[start Document excerpt]
Stubbs v. Harris

480 F. Supp. 523 | S.D.N.Y. | 1979

WHITMAN KNAPP, District Judge..

On December 8, 1972, at about 5:30 P.M., Ernest Ballestero was stabbed to death on a Brooklyn street. Two months later, petitioner Mack Stubbs . was arrested and charged with Ballestero’s murder. He was tried before a jury in State court, convicted, and sentenced to a term of fifteen years to life imprisonment, which he is presently serving.. He now petitions this court for a writ of habeas corpus pursuant to 28 U.S.C. § 2254 on two grounds. He claims that he was denied his right to a speedy trial in violation of the Sixth Amendment of the United States Constitution; and that his representation at trial by court appointed counsel was so ineffective and so clearly below the minimum standards of competence as to render the proceedings a farce and mockery of justice.

Petitioner’s speedy trial claim is based on an eighteen month delay between arrest and trial during which time one David MacDougald — who, according to petitioner, would have provided essential alibi testimony — became unavailable through death. Petitioner’s principal ineffective assistance claim is based on the assertion that his court appointed attorney did not properly prepare — or even personally interview prior to the morning of the trial — the one alibi witness who actually testified, with the con*524sequence that the witness’ testimony was wholly destroyed. For reasons that follow, we must reject both claims.

The State Court Proceedings

On February 14, 1973 — some two months after the event — petitioner was arrested and charged with Ballestero’s murder. He was arraigned on March 9, 1973, in New York Supreme Court, Kings County. Bail was set at $25,000, and an attorney, Barry Agulnick, Esq., was appointed by the court to represent him pursuant to Article 18-B, § 722, of the County Law of New York. Petitioner could not make bail and was remanded to the Brooklyn House of Detention. In May of that year, petitioner moved pro se for a bill of particulars, and in June and August he moved, again pro se, for a reduction of bail. These motions were denied. On August 24 petitioner’s counsel made an omnibus motion for a bill of particulars, for discovery, and for the suppression of certain evidence. This motion was not decided until December 3. On October 1, counsel moved for the assignment of an investigator pursuant to Article 18-B, § 722, of the County Law, and on November 1 one Herman H. Race was appointed as such.

On October 10, petitioner filed pro se a habeas corpus petition with the Appellate Division, seeking his release on the ground that he was being denied his constitutional right to a speedy trial. On November 12, this motion was denied by the Appellate Division for failure to comply with New York Civil Practice Law and Rules § 7002, and referred to New York Supreme Court to be treated as an order to show cause why petitioner should not be released. On referral, the motion was denied on December 3 by order entered January 15, 1974.
[end Document excerpt]
[start Information provided]
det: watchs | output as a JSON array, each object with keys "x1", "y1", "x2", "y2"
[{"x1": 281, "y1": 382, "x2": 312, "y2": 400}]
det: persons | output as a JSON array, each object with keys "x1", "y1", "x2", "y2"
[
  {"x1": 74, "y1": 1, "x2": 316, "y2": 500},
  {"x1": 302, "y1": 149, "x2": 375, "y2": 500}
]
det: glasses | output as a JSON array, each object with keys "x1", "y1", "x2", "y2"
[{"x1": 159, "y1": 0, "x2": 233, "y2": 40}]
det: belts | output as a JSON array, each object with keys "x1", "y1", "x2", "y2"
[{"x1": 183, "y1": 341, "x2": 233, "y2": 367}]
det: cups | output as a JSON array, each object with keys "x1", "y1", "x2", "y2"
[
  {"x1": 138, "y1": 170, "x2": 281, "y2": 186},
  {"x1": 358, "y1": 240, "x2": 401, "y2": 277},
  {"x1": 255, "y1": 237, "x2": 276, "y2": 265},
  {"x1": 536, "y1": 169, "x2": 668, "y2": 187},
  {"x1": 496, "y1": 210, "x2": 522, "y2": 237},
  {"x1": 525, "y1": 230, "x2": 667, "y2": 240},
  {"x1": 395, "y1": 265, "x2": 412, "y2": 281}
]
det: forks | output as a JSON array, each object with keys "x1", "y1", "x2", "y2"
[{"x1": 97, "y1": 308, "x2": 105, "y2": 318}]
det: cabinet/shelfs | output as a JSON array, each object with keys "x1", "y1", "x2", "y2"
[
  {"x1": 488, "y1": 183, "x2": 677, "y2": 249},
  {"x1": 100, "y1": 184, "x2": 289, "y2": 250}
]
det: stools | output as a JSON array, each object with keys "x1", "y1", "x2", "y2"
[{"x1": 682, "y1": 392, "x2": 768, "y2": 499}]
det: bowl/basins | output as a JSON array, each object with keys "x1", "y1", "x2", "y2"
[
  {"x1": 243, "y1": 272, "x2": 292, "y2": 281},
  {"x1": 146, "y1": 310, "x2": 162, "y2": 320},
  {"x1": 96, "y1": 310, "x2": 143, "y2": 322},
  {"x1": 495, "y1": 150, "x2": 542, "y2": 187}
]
[end Information provided]
Work to complete: Please copy, without changes, the part of the Stubbs v. Harris opinion that opens with the words "WHITMAN KNAPP, District" and closes with "mockery of justice.".

Exercise output:
WHITMAN KNAPP, District Judge..

On December 8, 1972, at about 5:30 P.M., Ernest Ballestero was stabbed to death on a Brooklyn street. Two months later, petitioner Mack Stubbs . was arrested and charged with Ballestero’s murder. He was tried before a jury in State court, convicted, and sentenced to a term of fifteen years to life imprisonment, which he is presently serving.. He now petitions this court for a writ of habeas corpus pursuant to 28 U.S.C. § 2254 on two grounds. He claims that he was denied his right to a speedy trial in violation of the Sixth Amendment of the United States Constitution; and that his representation at trial by court appointed counsel was so ineffective and so clearly below the minimum standards of competence as to render the proceedings a farce and mockery of justice.